Изменилось во многом и поведение советских руководителей, они стали более открыты для контактов с иностранцами, в том числе с западными журналистами. Хрущев и его соратники начали появляться на многих приемах, в том числе в иностранных посольствах, где свободно общались с иностранцами. Западные корреспонденты, аккредитованные в то время в Москве, сегодня вспоминают о тех годах как об одном из самых насыщенных и интересных отрезков их профессиональной жизни. На недавней конференции в США, посвященной 100-летию со дня рождения Хрущева, такие видные американские журналисты, как Марвин Калб и Макс Франкель, с увлечением говорили о своем пребывании в Москве в хрущевские времена.

Что касается американских дипломатов, то ограничения на контакты и обмен мнениями с советскими руководящими деятелями исходили скорее из Вашингтона, нежели из Кремля. Чарльз Болен, который был послом США в Москве с 1953 по 1956 год, рассказывает в своих воспоминаниях о характерном эпизоде, относящемся к марту 1956 года, когда он поведал Н. А. Булганину о своем желании серьезно побеседовать с советскими руководителями. Через несколько дней Булганин ответил послу, что можно организовать неофициальную беседу на даче либо с Хрущевым, либо с любым другим советским руководящим деятелем на его выбор. Болен, как он пишет, с энтузиазмом сообщил Даллесу об этом предложении, добавив, что, по его мнению, следовало бы информировать об этом и президента Эйзенхауэра. Однако он так и не получил от государственного секретаря согласия на такую встречу.

На Западе считают, что Москва держит своих послов на коротком поводке. Однако я не могу себе представить, чтобы какому-нибудь нашему послу не было разрешено встретиться с руководителем страны, в которой он аккредитован. Более того, большинство из послов воспользовались бы возможностью встретиться, скажем, с президентом США или руководителем другого западного государства, даже не спросив разрешения из столицы.

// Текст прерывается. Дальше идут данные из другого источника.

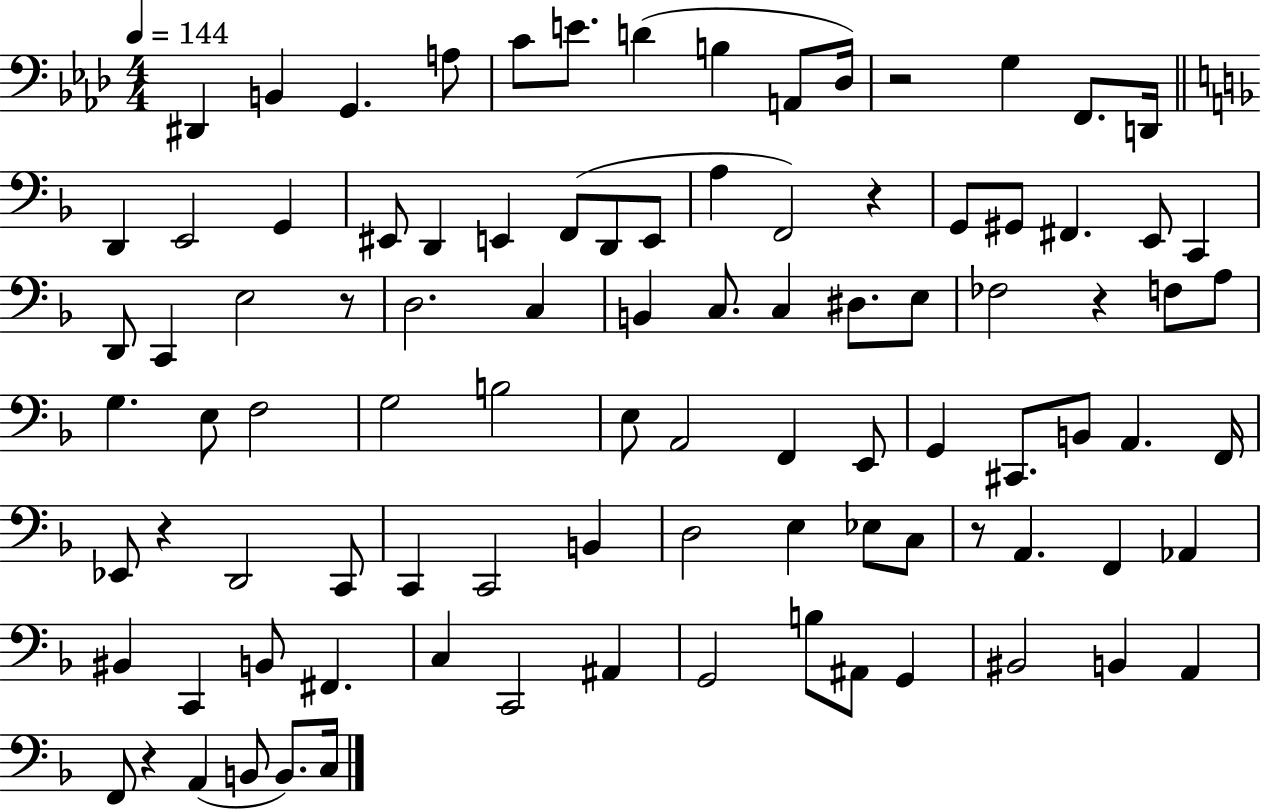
{
  \clef bass
  \numericTimeSignature
  \time 4/4
  \key aes \major
  \tempo 4 = 144
  dis,4 b,4 g,4. a8 | c'8 e'8. d'4( b4 a,8 des16) | r2 g4 f,8. d,16 | \bar "||" \break \key d \minor d,4 e,2 g,4 | eis,8 d,4 e,4 f,8( d,8 e,8 | a4 f,2) r4 | g,8 gis,8 fis,4. e,8 c,4 | \break d,8 c,4 e2 r8 | d2. c4 | b,4 c8. c4 dis8. e8 | fes2 r4 f8 a8 | \break g4. e8 f2 | g2 b2 | e8 a,2 f,4 e,8 | g,4 cis,8. b,8 a,4. f,16 | \break ees,8 r4 d,2 c,8 | c,4 c,2 b,4 | d2 e4 ees8 c8 | r8 a,4. f,4 aes,4 | \break bis,4 c,4 b,8 fis,4. | c4 c,2 ais,4 | g,2 b8 ais,8 g,4 | bis,2 b,4 a,4 | \break f,8 r4 a,4( b,8 b,8.) c16 | \bar "|."
}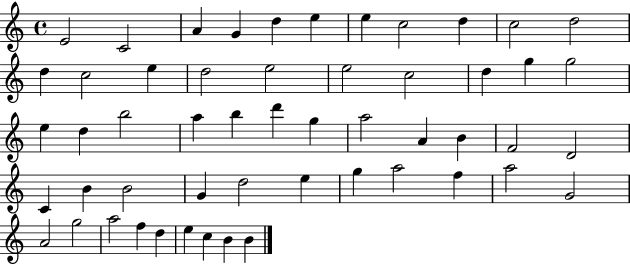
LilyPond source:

{
  \clef treble
  \time 4/4
  \defaultTimeSignature
  \key c \major
  e'2 c'2 | a'4 g'4 d''4 e''4 | e''4 c''2 d''4 | c''2 d''2 | \break d''4 c''2 e''4 | d''2 e''2 | e''2 c''2 | d''4 g''4 g''2 | \break e''4 d''4 b''2 | a''4 b''4 d'''4 g''4 | a''2 a'4 b'4 | f'2 d'2 | \break c'4 b'4 b'2 | g'4 d''2 e''4 | g''4 a''2 f''4 | a''2 g'2 | \break a'2 g''2 | a''2 f''4 d''4 | e''4 c''4 b'4 b'4 | \bar "|."
}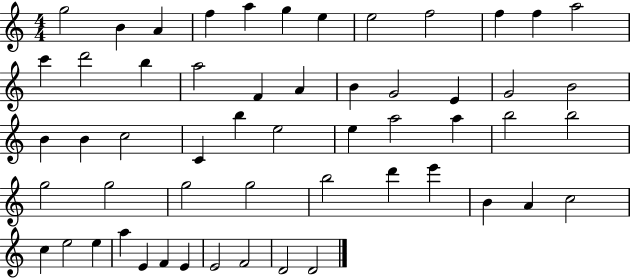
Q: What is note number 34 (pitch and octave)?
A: B5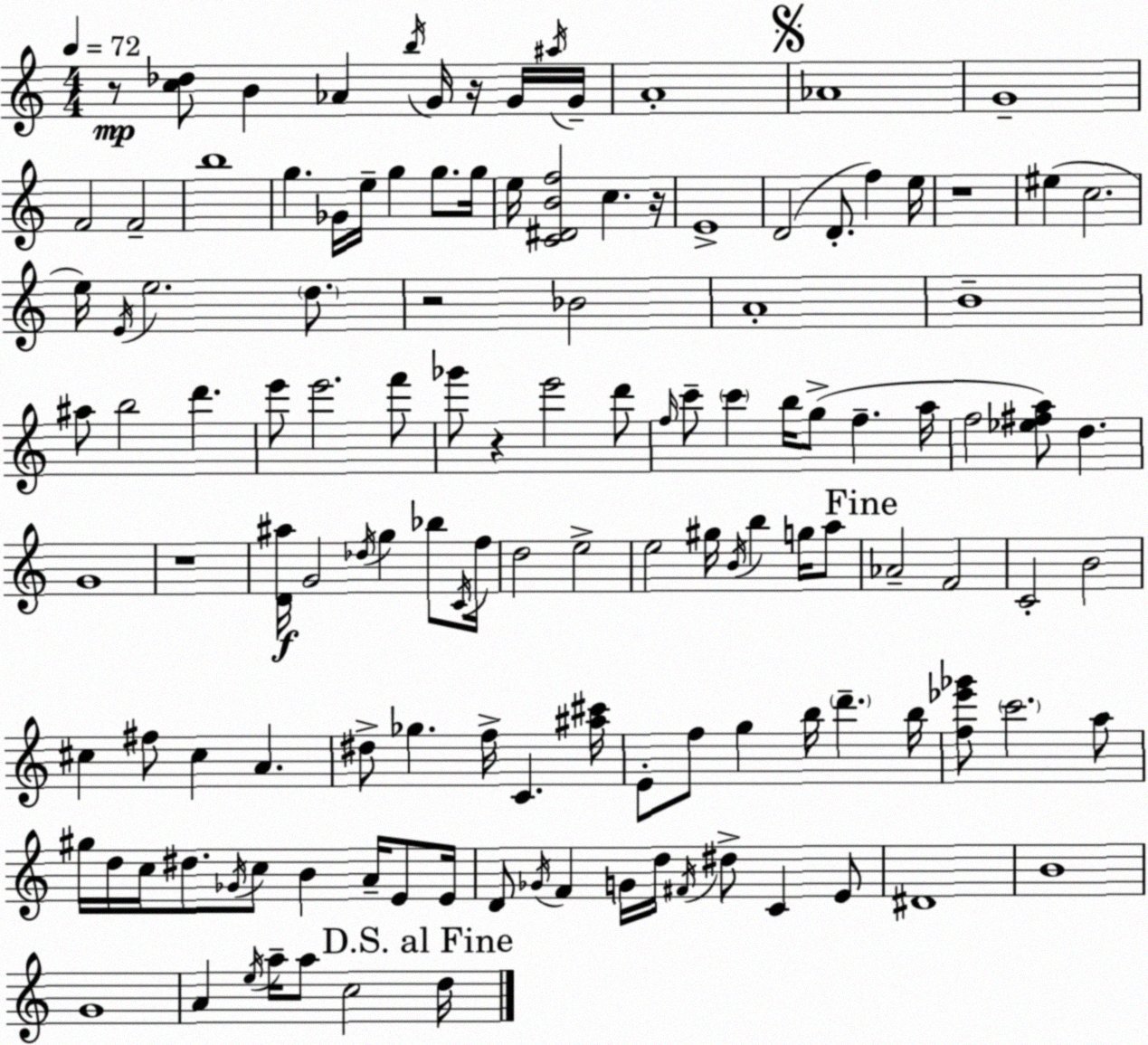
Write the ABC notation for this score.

X:1
T:Untitled
M:4/4
L:1/4
K:C
z/2 [c_d]/2 B _A b/4 G/4 z/4 G/4 ^a/4 G/4 A4 _A4 G4 F2 F2 b4 g _G/4 e/4 g g/2 g/4 e/4 [C^DBf]2 c z/4 E4 D2 D/2 f e/4 z4 ^e c2 e/4 E/4 e2 d/2 z2 _B2 A4 B4 ^a/2 b2 d' e'/2 e'2 f'/2 _g'/2 z e'2 d'/2 f/4 c'/2 c' b/4 g/2 f a/4 f2 [_e^fa]/2 d G4 z4 [D^a]/4 G2 _d/4 g _b/2 C/4 f/4 d2 e2 e2 ^g/4 B/4 b g/4 a/2 _A2 F2 C2 B2 ^c ^f/2 ^c A ^d/2 _g f/4 C [^a^c']/4 E/2 f/2 g b/4 d' b/4 [f_e'_g']/2 c'2 a/2 ^g/4 d/4 c/4 ^d/2 _G/4 c/2 B A/4 E/2 E/4 D/2 _G/4 F G/4 d/4 ^F/4 ^d/2 C E/2 ^D4 B4 G4 A e/4 a/4 a/2 c2 d/4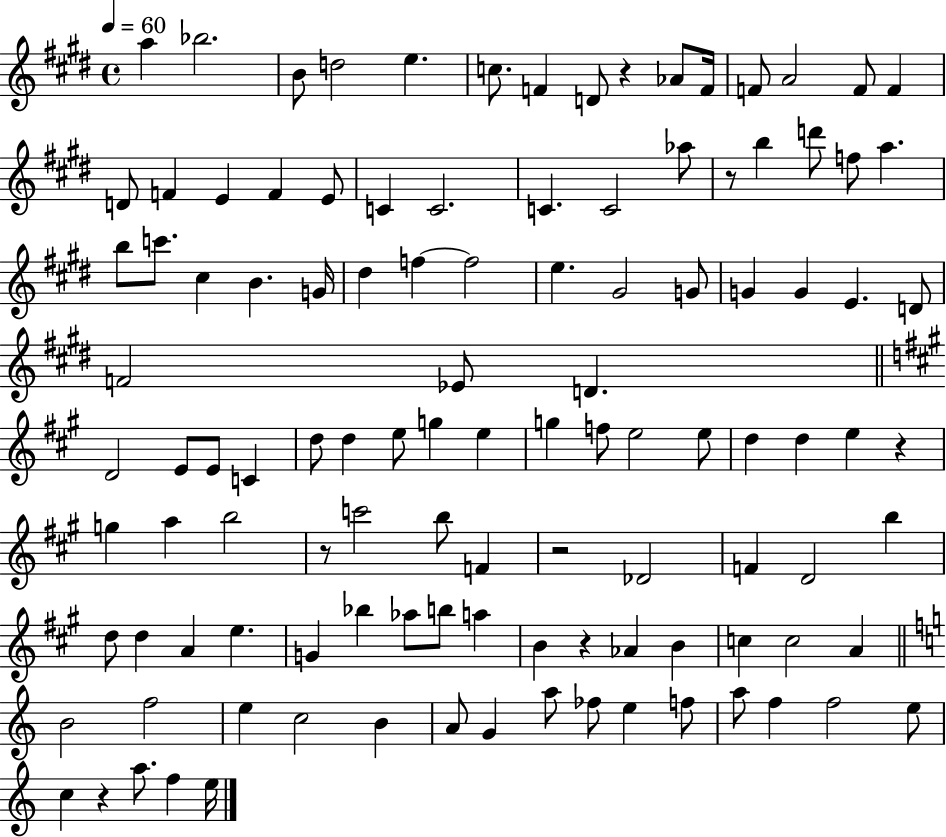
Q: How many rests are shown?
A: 7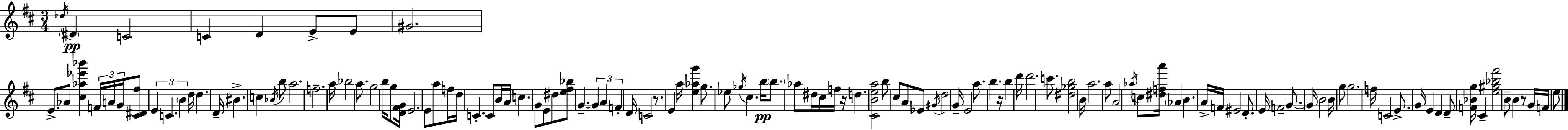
{
  \clef treble
  \numericTimeSignature
  \time 3/4
  \key d \major
  \acciaccatura { des''16 }\pp \parenthesize dis'4 c'2 | c'4 d'4 e'8-> e'8 | gis'2. | e'8.-> aes'8 <cis'' aes'' ees''' bes'''>4 \tuplet 3/2 { f'16 a'16 | \break g'16 } <cis' dis' fis''>8 \tuplet 3/2 { e'4 c'4. | \parenthesize b'4 } d''16 d''4. | d'16-- bis'4.-> c''4 \acciaccatura { bes'16 } | b''8 a''2. | \break f''2.-- | a''16 bes''2 a''8. | g''2 b''16 g''8 | <d' fis' g'>16 e'2. | \break e'8 a''8 f''16 d''16 c'4.-. | c'8 b'16 a'16 \parenthesize c''4. | g'8 e'8 dis''8 <e'' fis'' bes''>8 g'4.--~~ | \tuplet 3/2 { g'4 a'4 f'4-. } | \break d'16 c'2 r8. | e'4 a''16 <e'' aes'' g'''>4 g''8. | ees''8 \acciaccatura { ges''16 } cis''4. b''16\pp | \parenthesize b''8. aes''8 dis''16 cis''16 f''16 r16 d''4. | \break <cis' b' e'' a''>2 b''8 | cis''8 a'8 ees'8 \acciaccatura { gis'16 } d''2 | g'16-- e'2 | a''8. b''4. r16 b''4 | \break d'''16 d'''2. | c'''8. <dis'' ges'' b''>2 | b'16 a''2. | a''8 a'2 | \break \acciaccatura { aes''16 } c''8 <dis'' f'' a'''>16 \parenthesize aes'4 b'4. | a'16-> f'16 eis'2 | d'8.-. e'16 f'2-- | g'8.~~ g'16 b'2 | \break b'16 g''8 g''2. | f''16 c'2 | e'8.-> g'16 e'4 d'4 | d'8-- <f' bes' g''>16 cis'4-- <e'' gis'' bes'' fis'''>2 | \break b'8-- b'4 r8 | g'16 f'16 e''8 \bar "|."
}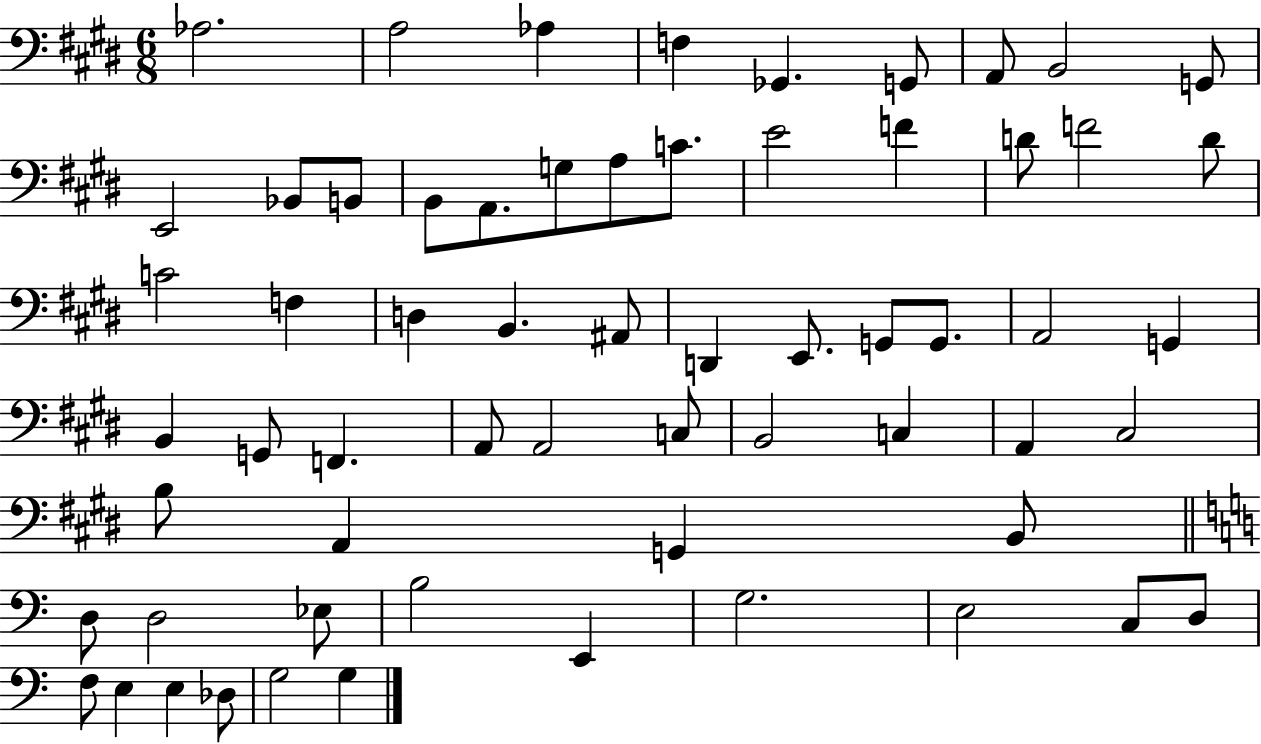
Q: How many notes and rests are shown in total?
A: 62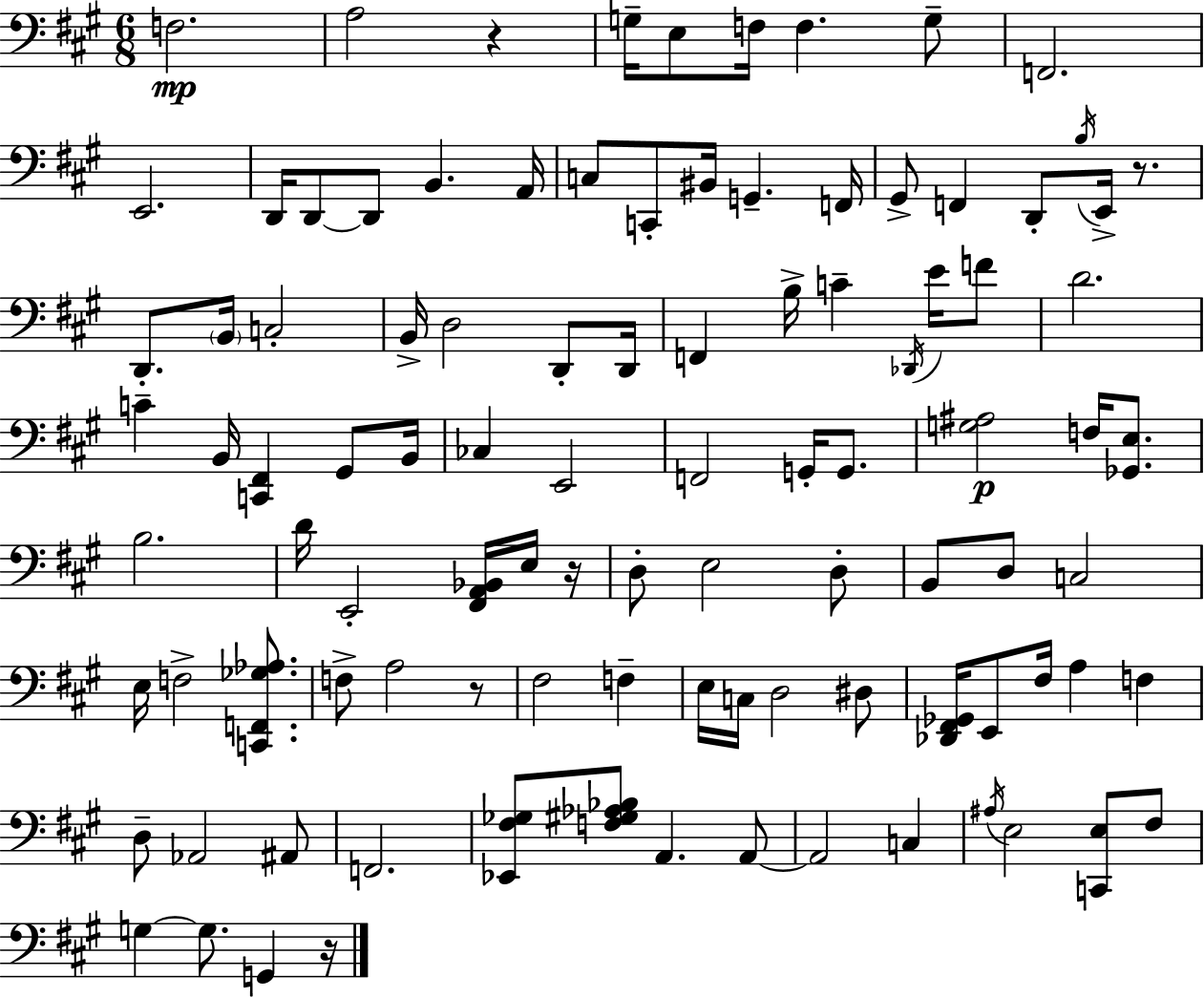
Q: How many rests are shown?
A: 5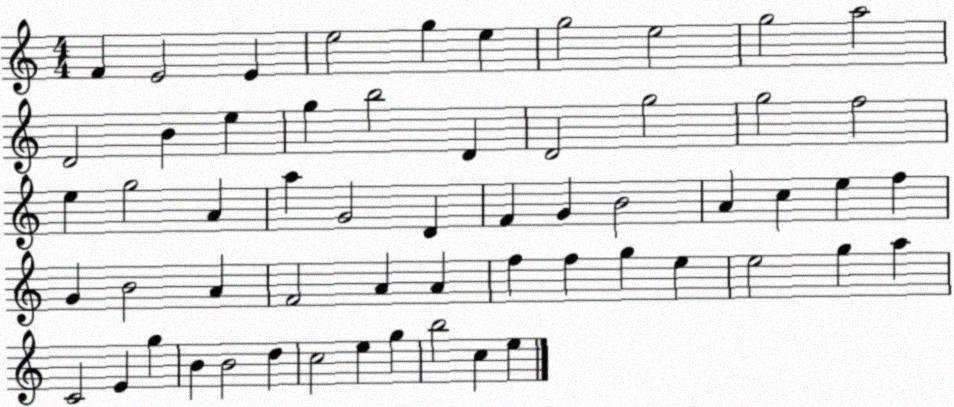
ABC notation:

X:1
T:Untitled
M:4/4
L:1/4
K:C
F E2 E e2 g e g2 e2 g2 a2 D2 B e g b2 D D2 g2 g2 f2 e g2 A a G2 D F G B2 A c e f G B2 A F2 A A f f g e e2 g a C2 E g B B2 d c2 e g b2 c e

Был еще один случай, связанный с Боленом. Посол Бирмы, который являлся в то время старшиной дипкорпуса, устроил обед в честь министра иностранных дел СССР, на который прибыли все послы, аккредитованные в Москве. Когда я приехал в гостиницу "Советская" чуть раньше Молотова, то увидел бирманского посла, горячо доказывающего что-то послу США. А дело было вот в чем: приехав на завтрак и узнав, что на нем будет присутствовать и посол Китайской Народной Республики, Чарльз Болен заявил, что не сможет сесть с ним за один стол! Дискуссия с хозяином ничего не дала, и американский посол уехал, в данном случае буквально несолоно хлебавши.

И дело здесь, на мой взгляд, было вовсе не в формальном запрете, исходящем из-за океана. Сплошь и рядом возникают ситуации, когда послы разных стран, не имеющих дипломатических отношений, участвуют вместе в тех или иных протокольных мероприятиях, и это никогда не служит причиной для демонстративного ухода одного из них. В данном случае, я полагаю, на посла повлияла кампания охоты на ведьм, которая в то время достигла своего апогея в Соединенных Штатах. И Болен решил просто перестраховаться, учитывая еще и то, что сенат утвердил его полномочным представителем в Москве с большой неохотой.